* [PROBLEM]
Update the listing, starting at its beginning and ending at the line that contains "18.9 meters", by replacing "nearer to" with "closer to" and leaving all else unchanged. Write out only those lines.

--- --- ---

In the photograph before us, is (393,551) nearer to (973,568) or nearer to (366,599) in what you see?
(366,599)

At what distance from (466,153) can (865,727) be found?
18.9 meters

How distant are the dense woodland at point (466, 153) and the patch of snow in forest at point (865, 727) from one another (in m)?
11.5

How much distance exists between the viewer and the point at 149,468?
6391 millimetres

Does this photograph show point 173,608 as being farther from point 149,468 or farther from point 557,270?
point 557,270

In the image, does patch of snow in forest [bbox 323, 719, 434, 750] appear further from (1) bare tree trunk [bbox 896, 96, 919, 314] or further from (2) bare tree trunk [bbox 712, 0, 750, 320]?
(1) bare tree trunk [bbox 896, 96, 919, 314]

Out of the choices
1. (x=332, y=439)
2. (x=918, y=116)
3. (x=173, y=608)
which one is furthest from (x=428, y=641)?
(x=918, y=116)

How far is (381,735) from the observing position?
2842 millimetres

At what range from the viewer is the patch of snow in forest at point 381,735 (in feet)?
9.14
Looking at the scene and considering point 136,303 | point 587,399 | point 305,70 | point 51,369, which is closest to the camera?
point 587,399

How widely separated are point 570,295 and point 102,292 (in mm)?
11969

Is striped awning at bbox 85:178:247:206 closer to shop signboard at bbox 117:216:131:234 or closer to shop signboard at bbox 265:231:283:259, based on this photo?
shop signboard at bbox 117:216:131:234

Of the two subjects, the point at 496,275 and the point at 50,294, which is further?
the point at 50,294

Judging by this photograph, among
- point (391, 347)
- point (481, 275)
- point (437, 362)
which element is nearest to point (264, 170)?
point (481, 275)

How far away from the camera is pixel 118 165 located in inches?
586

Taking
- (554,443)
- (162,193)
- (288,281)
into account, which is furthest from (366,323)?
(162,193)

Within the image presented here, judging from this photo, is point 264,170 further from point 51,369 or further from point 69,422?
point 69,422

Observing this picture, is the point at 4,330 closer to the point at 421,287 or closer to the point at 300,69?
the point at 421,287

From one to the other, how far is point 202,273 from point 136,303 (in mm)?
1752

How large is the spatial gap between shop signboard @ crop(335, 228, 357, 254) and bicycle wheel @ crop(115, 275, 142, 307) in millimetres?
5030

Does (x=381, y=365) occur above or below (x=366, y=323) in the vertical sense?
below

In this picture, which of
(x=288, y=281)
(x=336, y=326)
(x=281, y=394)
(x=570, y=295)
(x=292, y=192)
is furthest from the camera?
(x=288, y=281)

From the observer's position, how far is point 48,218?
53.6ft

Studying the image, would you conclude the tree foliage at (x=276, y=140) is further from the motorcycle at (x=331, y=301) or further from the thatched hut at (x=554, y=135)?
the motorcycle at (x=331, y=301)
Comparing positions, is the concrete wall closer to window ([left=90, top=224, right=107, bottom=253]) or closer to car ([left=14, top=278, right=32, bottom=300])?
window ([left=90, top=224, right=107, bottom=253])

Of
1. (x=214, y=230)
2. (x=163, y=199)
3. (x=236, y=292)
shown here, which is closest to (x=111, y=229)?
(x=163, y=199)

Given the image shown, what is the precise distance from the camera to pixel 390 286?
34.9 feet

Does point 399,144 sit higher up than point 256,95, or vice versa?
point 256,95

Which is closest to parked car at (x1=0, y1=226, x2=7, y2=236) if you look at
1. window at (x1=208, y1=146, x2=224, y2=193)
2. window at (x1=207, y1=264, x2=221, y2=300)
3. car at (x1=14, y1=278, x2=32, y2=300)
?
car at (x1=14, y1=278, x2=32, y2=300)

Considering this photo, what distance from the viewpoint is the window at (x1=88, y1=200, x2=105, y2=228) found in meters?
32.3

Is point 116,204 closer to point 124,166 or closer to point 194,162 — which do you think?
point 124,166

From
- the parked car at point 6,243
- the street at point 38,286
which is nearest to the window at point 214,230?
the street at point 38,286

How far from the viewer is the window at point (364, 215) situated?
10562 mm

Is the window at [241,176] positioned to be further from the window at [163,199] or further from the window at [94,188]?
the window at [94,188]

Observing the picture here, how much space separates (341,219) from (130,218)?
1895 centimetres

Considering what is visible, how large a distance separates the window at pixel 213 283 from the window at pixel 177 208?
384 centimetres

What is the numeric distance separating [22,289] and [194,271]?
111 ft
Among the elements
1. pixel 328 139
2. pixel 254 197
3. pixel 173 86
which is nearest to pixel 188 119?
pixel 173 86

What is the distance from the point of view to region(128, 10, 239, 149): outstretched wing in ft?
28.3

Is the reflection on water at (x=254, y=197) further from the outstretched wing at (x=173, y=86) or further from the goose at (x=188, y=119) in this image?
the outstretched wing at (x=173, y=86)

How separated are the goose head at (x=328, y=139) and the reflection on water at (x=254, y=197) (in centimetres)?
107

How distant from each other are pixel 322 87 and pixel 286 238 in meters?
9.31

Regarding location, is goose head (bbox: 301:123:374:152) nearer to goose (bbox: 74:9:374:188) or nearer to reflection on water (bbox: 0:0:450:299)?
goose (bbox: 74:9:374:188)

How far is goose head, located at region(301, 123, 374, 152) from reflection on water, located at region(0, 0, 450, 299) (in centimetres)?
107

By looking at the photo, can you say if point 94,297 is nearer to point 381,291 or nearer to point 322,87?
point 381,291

--- --- ---

* [SOLUTION TO THIS PROBLEM]
In the photograph before us, is (393,551) closer to (973,568) or closer to (366,599) in what you see?
(366,599)

At what distance from (466,153) can (865,727) be found?
18.9 meters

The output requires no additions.